映画「スーサイド・スクワッド」(2016年)のハーレイ・クインが印象に強く残っており、彼女の姿を拝むために鑑賞。
恋人であり後ろ盾でもあるジョーカーを失ったハーレイ・クインが陥った苦境とそこからの脱出を中心に、男性中心の社会で虐げられている女性たちが自立を目指す物語。敵役・悪役は徹底して男のキャラクターが充てられている。なお、本作品までのハーレイ・クインの過去を描くアニメーションを除き、ジョーカーは登場しない。
前半では時系列を前後させて話が展開するが、ハーレイ・クインについての知識がない者にとっては、かなりスピーディーに感じる。

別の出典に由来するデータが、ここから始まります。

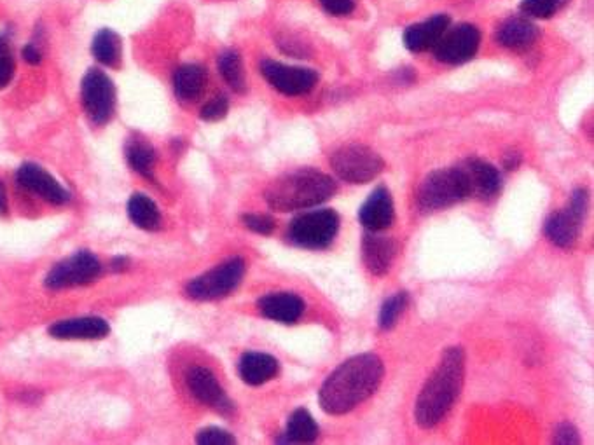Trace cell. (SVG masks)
I'll return each instance as SVG.
<instances>
[{
    "instance_id": "1",
    "label": "cell",
    "mask_w": 594,
    "mask_h": 445,
    "mask_svg": "<svg viewBox=\"0 0 594 445\" xmlns=\"http://www.w3.org/2000/svg\"><path fill=\"white\" fill-rule=\"evenodd\" d=\"M385 376V365L374 353L357 355L341 363L318 393V402L331 416H343L373 397Z\"/></svg>"
},
{
    "instance_id": "14",
    "label": "cell",
    "mask_w": 594,
    "mask_h": 445,
    "mask_svg": "<svg viewBox=\"0 0 594 445\" xmlns=\"http://www.w3.org/2000/svg\"><path fill=\"white\" fill-rule=\"evenodd\" d=\"M463 173L469 184L470 198L493 199L502 191V175L495 166L479 158H469L463 161Z\"/></svg>"
},
{
    "instance_id": "13",
    "label": "cell",
    "mask_w": 594,
    "mask_h": 445,
    "mask_svg": "<svg viewBox=\"0 0 594 445\" xmlns=\"http://www.w3.org/2000/svg\"><path fill=\"white\" fill-rule=\"evenodd\" d=\"M16 180L23 189L34 192L51 205H65L70 201L69 191L55 177H51L44 168L34 165V163L21 165L16 172Z\"/></svg>"
},
{
    "instance_id": "27",
    "label": "cell",
    "mask_w": 594,
    "mask_h": 445,
    "mask_svg": "<svg viewBox=\"0 0 594 445\" xmlns=\"http://www.w3.org/2000/svg\"><path fill=\"white\" fill-rule=\"evenodd\" d=\"M126 159L128 165L132 166L135 172L142 177L154 178V163H156V152L151 145L144 140H132L126 147Z\"/></svg>"
},
{
    "instance_id": "35",
    "label": "cell",
    "mask_w": 594,
    "mask_h": 445,
    "mask_svg": "<svg viewBox=\"0 0 594 445\" xmlns=\"http://www.w3.org/2000/svg\"><path fill=\"white\" fill-rule=\"evenodd\" d=\"M581 442L579 432L572 423H561L554 430V444L575 445Z\"/></svg>"
},
{
    "instance_id": "4",
    "label": "cell",
    "mask_w": 594,
    "mask_h": 445,
    "mask_svg": "<svg viewBox=\"0 0 594 445\" xmlns=\"http://www.w3.org/2000/svg\"><path fill=\"white\" fill-rule=\"evenodd\" d=\"M418 205L425 212H436L470 198L469 184L460 165L436 170L423 180L418 189Z\"/></svg>"
},
{
    "instance_id": "7",
    "label": "cell",
    "mask_w": 594,
    "mask_h": 445,
    "mask_svg": "<svg viewBox=\"0 0 594 445\" xmlns=\"http://www.w3.org/2000/svg\"><path fill=\"white\" fill-rule=\"evenodd\" d=\"M339 231V217L334 210H315L292 220L289 240L306 250H324Z\"/></svg>"
},
{
    "instance_id": "38",
    "label": "cell",
    "mask_w": 594,
    "mask_h": 445,
    "mask_svg": "<svg viewBox=\"0 0 594 445\" xmlns=\"http://www.w3.org/2000/svg\"><path fill=\"white\" fill-rule=\"evenodd\" d=\"M519 165H521V154H519V152L511 151L509 154H507V156H505V170H509V172H512V170H518Z\"/></svg>"
},
{
    "instance_id": "15",
    "label": "cell",
    "mask_w": 594,
    "mask_h": 445,
    "mask_svg": "<svg viewBox=\"0 0 594 445\" xmlns=\"http://www.w3.org/2000/svg\"><path fill=\"white\" fill-rule=\"evenodd\" d=\"M395 208L392 192L387 187H378L371 192L366 203L360 206L359 220L366 231H385L394 224Z\"/></svg>"
},
{
    "instance_id": "5",
    "label": "cell",
    "mask_w": 594,
    "mask_h": 445,
    "mask_svg": "<svg viewBox=\"0 0 594 445\" xmlns=\"http://www.w3.org/2000/svg\"><path fill=\"white\" fill-rule=\"evenodd\" d=\"M245 261L242 257H233L222 262L221 266L210 269L208 273L187 283L186 292L194 301H217L233 294L240 287L245 276Z\"/></svg>"
},
{
    "instance_id": "18",
    "label": "cell",
    "mask_w": 594,
    "mask_h": 445,
    "mask_svg": "<svg viewBox=\"0 0 594 445\" xmlns=\"http://www.w3.org/2000/svg\"><path fill=\"white\" fill-rule=\"evenodd\" d=\"M257 308L261 315L270 318L273 322L292 325L303 316L304 301L299 295L291 292H277V294H268L257 301Z\"/></svg>"
},
{
    "instance_id": "32",
    "label": "cell",
    "mask_w": 594,
    "mask_h": 445,
    "mask_svg": "<svg viewBox=\"0 0 594 445\" xmlns=\"http://www.w3.org/2000/svg\"><path fill=\"white\" fill-rule=\"evenodd\" d=\"M243 226L263 236H270L275 231V220L270 215H261V213H245L242 217Z\"/></svg>"
},
{
    "instance_id": "17",
    "label": "cell",
    "mask_w": 594,
    "mask_h": 445,
    "mask_svg": "<svg viewBox=\"0 0 594 445\" xmlns=\"http://www.w3.org/2000/svg\"><path fill=\"white\" fill-rule=\"evenodd\" d=\"M397 245L392 238L380 234V231H366L362 240V259L367 269L376 276H383L394 264Z\"/></svg>"
},
{
    "instance_id": "3",
    "label": "cell",
    "mask_w": 594,
    "mask_h": 445,
    "mask_svg": "<svg viewBox=\"0 0 594 445\" xmlns=\"http://www.w3.org/2000/svg\"><path fill=\"white\" fill-rule=\"evenodd\" d=\"M336 191L338 184L334 178L315 168H301L273 180L264 198L271 210L287 213L322 205Z\"/></svg>"
},
{
    "instance_id": "19",
    "label": "cell",
    "mask_w": 594,
    "mask_h": 445,
    "mask_svg": "<svg viewBox=\"0 0 594 445\" xmlns=\"http://www.w3.org/2000/svg\"><path fill=\"white\" fill-rule=\"evenodd\" d=\"M109 323L98 316H83V318H72L62 320L49 327V334L55 339L62 341H86V339H104L109 334Z\"/></svg>"
},
{
    "instance_id": "24",
    "label": "cell",
    "mask_w": 594,
    "mask_h": 445,
    "mask_svg": "<svg viewBox=\"0 0 594 445\" xmlns=\"http://www.w3.org/2000/svg\"><path fill=\"white\" fill-rule=\"evenodd\" d=\"M320 435L317 421L306 409L292 412L285 432L277 439V444H311Z\"/></svg>"
},
{
    "instance_id": "6",
    "label": "cell",
    "mask_w": 594,
    "mask_h": 445,
    "mask_svg": "<svg viewBox=\"0 0 594 445\" xmlns=\"http://www.w3.org/2000/svg\"><path fill=\"white\" fill-rule=\"evenodd\" d=\"M331 168L345 182L366 184L385 170V161L371 147L352 144L332 154Z\"/></svg>"
},
{
    "instance_id": "36",
    "label": "cell",
    "mask_w": 594,
    "mask_h": 445,
    "mask_svg": "<svg viewBox=\"0 0 594 445\" xmlns=\"http://www.w3.org/2000/svg\"><path fill=\"white\" fill-rule=\"evenodd\" d=\"M325 11L334 16H346L353 11L355 0H322Z\"/></svg>"
},
{
    "instance_id": "26",
    "label": "cell",
    "mask_w": 594,
    "mask_h": 445,
    "mask_svg": "<svg viewBox=\"0 0 594 445\" xmlns=\"http://www.w3.org/2000/svg\"><path fill=\"white\" fill-rule=\"evenodd\" d=\"M93 56L105 67H118L121 62V39L109 28L100 30L93 39Z\"/></svg>"
},
{
    "instance_id": "29",
    "label": "cell",
    "mask_w": 594,
    "mask_h": 445,
    "mask_svg": "<svg viewBox=\"0 0 594 445\" xmlns=\"http://www.w3.org/2000/svg\"><path fill=\"white\" fill-rule=\"evenodd\" d=\"M408 302V292H399V294L388 297L387 301L383 302V306H381L380 329H394L402 313H404V309L408 308Z\"/></svg>"
},
{
    "instance_id": "31",
    "label": "cell",
    "mask_w": 594,
    "mask_h": 445,
    "mask_svg": "<svg viewBox=\"0 0 594 445\" xmlns=\"http://www.w3.org/2000/svg\"><path fill=\"white\" fill-rule=\"evenodd\" d=\"M14 76V56L4 35H0V89L6 88Z\"/></svg>"
},
{
    "instance_id": "39",
    "label": "cell",
    "mask_w": 594,
    "mask_h": 445,
    "mask_svg": "<svg viewBox=\"0 0 594 445\" xmlns=\"http://www.w3.org/2000/svg\"><path fill=\"white\" fill-rule=\"evenodd\" d=\"M7 212V196H6V189H4V185L0 182V215L2 213Z\"/></svg>"
},
{
    "instance_id": "16",
    "label": "cell",
    "mask_w": 594,
    "mask_h": 445,
    "mask_svg": "<svg viewBox=\"0 0 594 445\" xmlns=\"http://www.w3.org/2000/svg\"><path fill=\"white\" fill-rule=\"evenodd\" d=\"M586 217V213L575 210L574 206L568 205L565 210L554 212L549 215L546 220V236L553 241L556 247L572 248L581 234L582 220Z\"/></svg>"
},
{
    "instance_id": "21",
    "label": "cell",
    "mask_w": 594,
    "mask_h": 445,
    "mask_svg": "<svg viewBox=\"0 0 594 445\" xmlns=\"http://www.w3.org/2000/svg\"><path fill=\"white\" fill-rule=\"evenodd\" d=\"M238 370H240V376L245 383L250 386H261L277 376L280 363L275 356L268 355V353L249 351L240 358Z\"/></svg>"
},
{
    "instance_id": "30",
    "label": "cell",
    "mask_w": 594,
    "mask_h": 445,
    "mask_svg": "<svg viewBox=\"0 0 594 445\" xmlns=\"http://www.w3.org/2000/svg\"><path fill=\"white\" fill-rule=\"evenodd\" d=\"M568 0H523L521 11L532 18L547 20L560 11L561 7L567 6Z\"/></svg>"
},
{
    "instance_id": "10",
    "label": "cell",
    "mask_w": 594,
    "mask_h": 445,
    "mask_svg": "<svg viewBox=\"0 0 594 445\" xmlns=\"http://www.w3.org/2000/svg\"><path fill=\"white\" fill-rule=\"evenodd\" d=\"M479 44H481L479 30L474 25L463 23L453 30H446L434 51L439 62L462 65L476 56Z\"/></svg>"
},
{
    "instance_id": "12",
    "label": "cell",
    "mask_w": 594,
    "mask_h": 445,
    "mask_svg": "<svg viewBox=\"0 0 594 445\" xmlns=\"http://www.w3.org/2000/svg\"><path fill=\"white\" fill-rule=\"evenodd\" d=\"M186 381L187 388L201 404L212 407V409L221 412L224 416H229V414L235 412V404L226 397V393L222 390L217 377L210 370L200 367V365L193 367L187 372Z\"/></svg>"
},
{
    "instance_id": "22",
    "label": "cell",
    "mask_w": 594,
    "mask_h": 445,
    "mask_svg": "<svg viewBox=\"0 0 594 445\" xmlns=\"http://www.w3.org/2000/svg\"><path fill=\"white\" fill-rule=\"evenodd\" d=\"M539 39V28L526 18H511L497 30V41L512 51H526Z\"/></svg>"
},
{
    "instance_id": "2",
    "label": "cell",
    "mask_w": 594,
    "mask_h": 445,
    "mask_svg": "<svg viewBox=\"0 0 594 445\" xmlns=\"http://www.w3.org/2000/svg\"><path fill=\"white\" fill-rule=\"evenodd\" d=\"M465 377V353L460 346L444 351L441 362L432 372L416 400V425L429 430L439 425L451 411L462 391Z\"/></svg>"
},
{
    "instance_id": "25",
    "label": "cell",
    "mask_w": 594,
    "mask_h": 445,
    "mask_svg": "<svg viewBox=\"0 0 594 445\" xmlns=\"http://www.w3.org/2000/svg\"><path fill=\"white\" fill-rule=\"evenodd\" d=\"M128 217L135 226L146 231H156L161 226L158 206L146 194H133L128 201Z\"/></svg>"
},
{
    "instance_id": "20",
    "label": "cell",
    "mask_w": 594,
    "mask_h": 445,
    "mask_svg": "<svg viewBox=\"0 0 594 445\" xmlns=\"http://www.w3.org/2000/svg\"><path fill=\"white\" fill-rule=\"evenodd\" d=\"M448 27L449 16L437 14V16L429 18V20L409 27L406 34H404V44L413 53L429 51V49L436 48L437 42L441 41V37L448 30Z\"/></svg>"
},
{
    "instance_id": "11",
    "label": "cell",
    "mask_w": 594,
    "mask_h": 445,
    "mask_svg": "<svg viewBox=\"0 0 594 445\" xmlns=\"http://www.w3.org/2000/svg\"><path fill=\"white\" fill-rule=\"evenodd\" d=\"M261 74L273 88L287 96L306 95L315 88L318 81L315 70L289 67L273 60H264L261 63Z\"/></svg>"
},
{
    "instance_id": "9",
    "label": "cell",
    "mask_w": 594,
    "mask_h": 445,
    "mask_svg": "<svg viewBox=\"0 0 594 445\" xmlns=\"http://www.w3.org/2000/svg\"><path fill=\"white\" fill-rule=\"evenodd\" d=\"M116 105V89L111 77L102 70L91 69L83 79V107L95 124L109 123Z\"/></svg>"
},
{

格闘シーンよりも、ベーコンチーズサンドやスーパーマーケットのカートを押して走るシーンなどに魅力を感じる。セクシーさは「スーサイド・スクワッド」に比べかなり控えめだが、男性目線を避ける狙いがあるのだろう。
ハーレイ・クインが目当てなので、クールだがどこか抜けているハントレス(Mary Elizabeth Winstead)を除いて、「スーサイド・スクワッド」の怪物たち同様、他のキャラクターが描かれるシーンを冗長に感じてしまう。とりわけ盗癖のある少女カサンドラ・ケイン(Ella Jay Basco)が特段の窮状にあるとも思えず、共感できなかった。だがその見方にこそ偏見が介在しているのかもしれない。ハーレイ・クインのピンチこそ自業自得なのだろうから。
Ewan McGregorはヴィランには不向きなのかもしれない。